The nontrivial solutions of system (17) are obtained when the determinant of the coefficient matrix vanishes, leading to a dispersion relation of the form \(\gamma ^{2} +\gamma b(k) + c(k) = 0\).

This relation is very complex and is solved in Mathematica for some specific values. The results in Figs. 1 and 2 show the stable regions, corresponding to \(\mathbb{R}[\gamma _{1,2}] > 0\), that is, when both γ 1 and γ 2 are positive.
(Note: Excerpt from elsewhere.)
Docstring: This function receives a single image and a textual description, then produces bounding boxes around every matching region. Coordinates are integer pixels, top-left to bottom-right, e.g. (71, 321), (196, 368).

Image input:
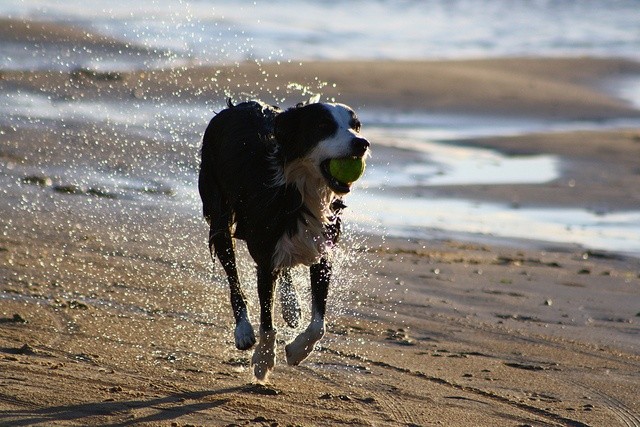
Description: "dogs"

(199, 97), (370, 382)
The parameters used in these figures are in Table 1 and we have used also the relations \(V _{e}(\rho ) = V _{\mathit{max}}\left (1 -\rho /\rho _{\mathit{max}}\right )\) and \(\left (1 - p\right ) =\rho /\rho _{\mathit{max}}\) with ρ max  = 140 veh/km and V max  = 120 km/h.

Fig. 1
figure 1

The stable region for ρ e  = 35 veh/km

Fig. 2
figure 2

The stable region for ρ e  = 70 veh/km

Table 1 Parameters for the graphics

Figures 1 and 2 show that we have stable regions. Worth be mentioned that a linear stability give us just a guide of the real stability regions, in order to have a better understanding a non-liner stability analysis should be done.